Sunday, July 01, 2007

Kitzur Ashlag 4

Based on paragraphs 6 & 7:

But we already know the ultimate goal of creation, according to the Ari: “The only reason G-d created the world” he avow, “was to grant pleasure to His creations” (Eitz Chaim, Sha'ar HaKlallim, Ch. 1). So it only makes sense that we concentrate on that over-all, Ashlag declares. And so we will.

Given that G-d meant to grant us pleasure as we’re told, it follows that He had to have granted us “a great desire to accept what He wanted to grant us” as well, since we derive a lot more pleasure from things we really want than from things we don’t. So, He granted us a “vast enough amount of willingness to accept” things to correspond to the “vast amount of pleasure (He) meant to bestow upon us”.

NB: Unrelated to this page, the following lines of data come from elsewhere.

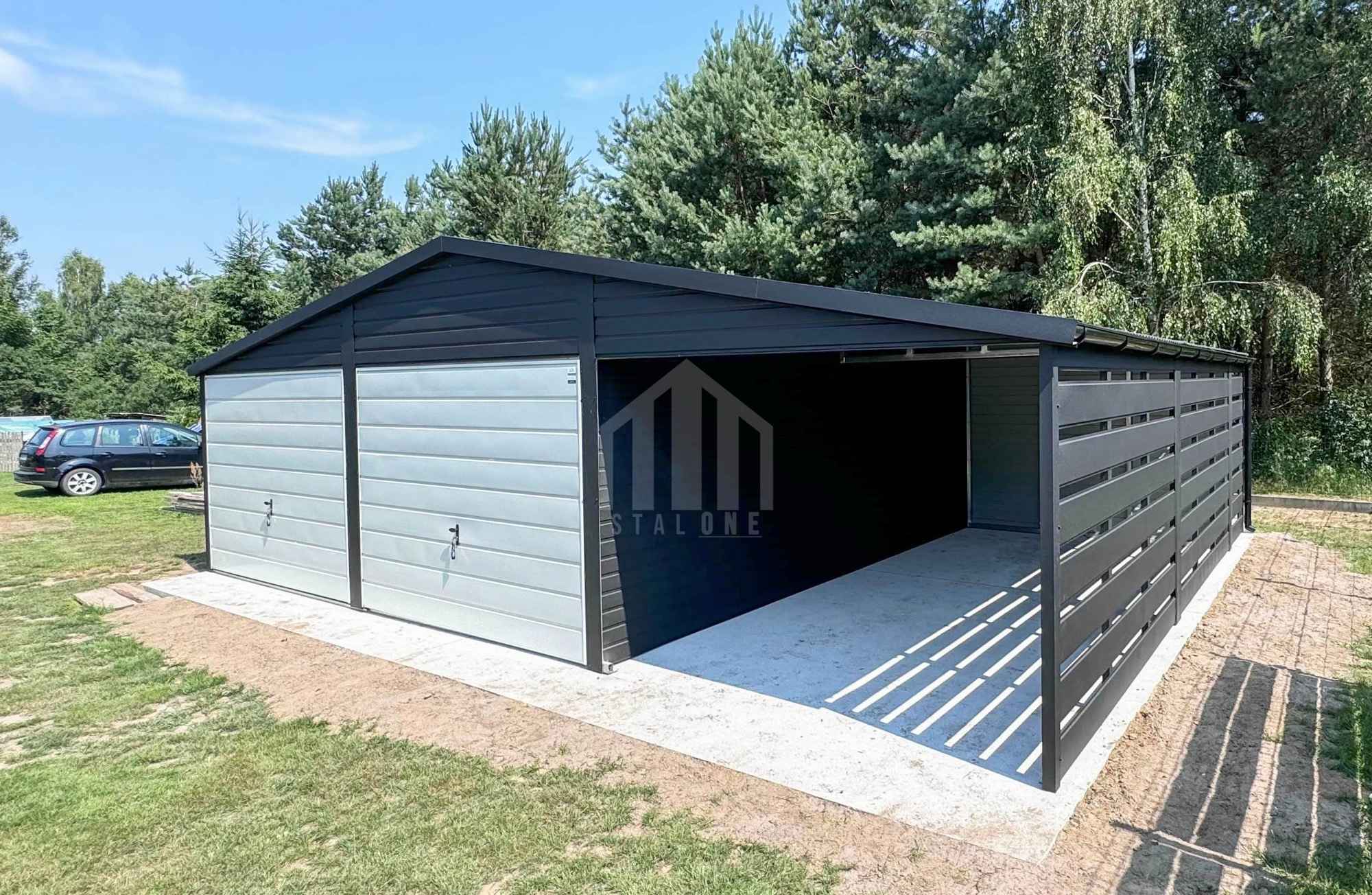 Garaż blaszany 6x6m + wiata 3m - 2x brama drzwi 2x okno rynny SO105 Kielce - zdjęcie 3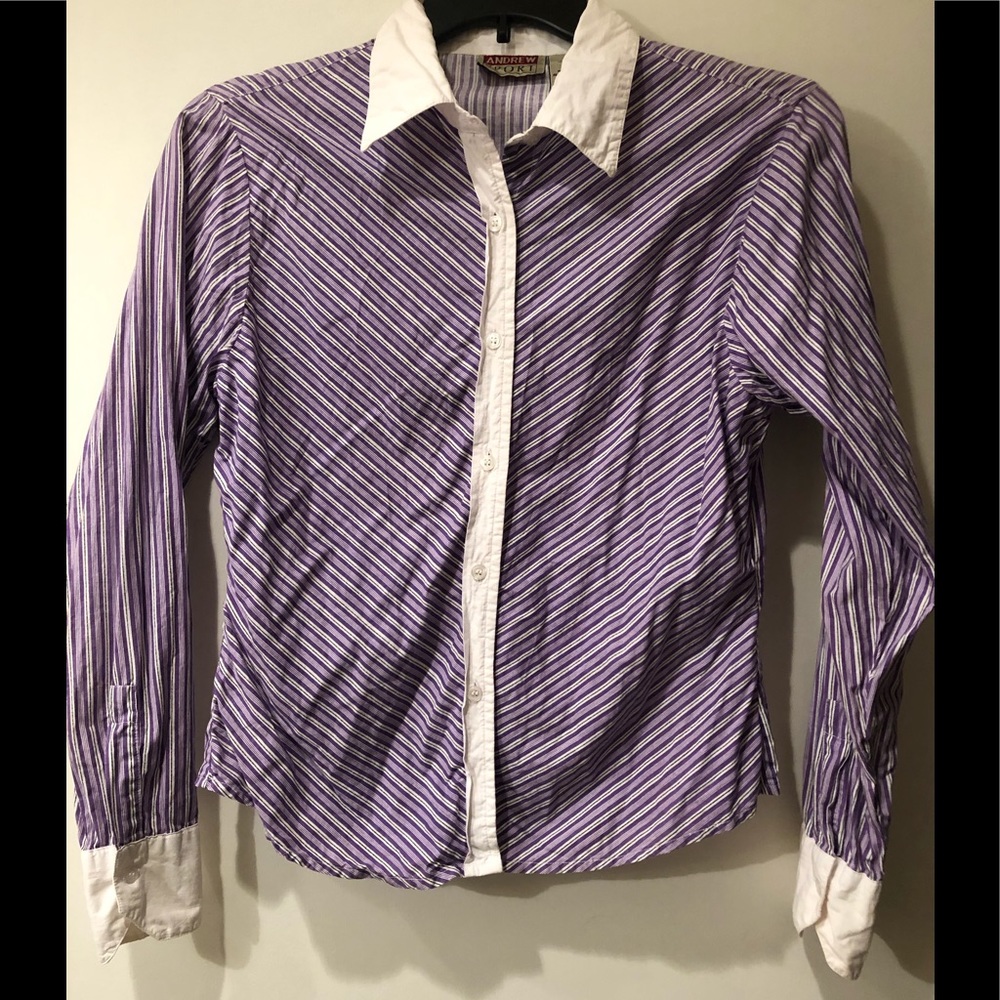⛵️4/$20 Collared button down blouse. Purple/white stripes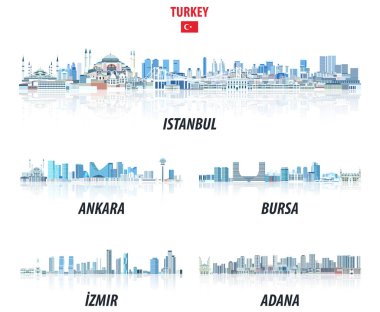 Türkiye 'nin en büyük şehirleri mavi renk paletleriyle gökdelenler çiziyor. Kristal estetik tarzı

And that fact helps to answer our second inquiry, about what it is that wasn’t found in Him originally that was created by Him out of sheer nothingness.

The point is that the only thing that needed to be created anew was our “willingness to accept things”, our ratzon l’kabel in Hebrew -- our willingness, wish, or intent to accept, receive, or take things. It’s a rather selfish and self-serving aspect of our being for the most part, and we're called upon to transcend it. Mostly because it's what sets us apart from G-d, who needs nothing and grants everything.

It's still and all true though that G-d purposefully created the ratzon l’kabel, so it obviously contributes to the fulfilling of the goal of creation (which brings us back to the point made at the beginning).

“Thus … all of creation, from start to finish, is nothing other than (the creation of) the ratzon l’kabel.”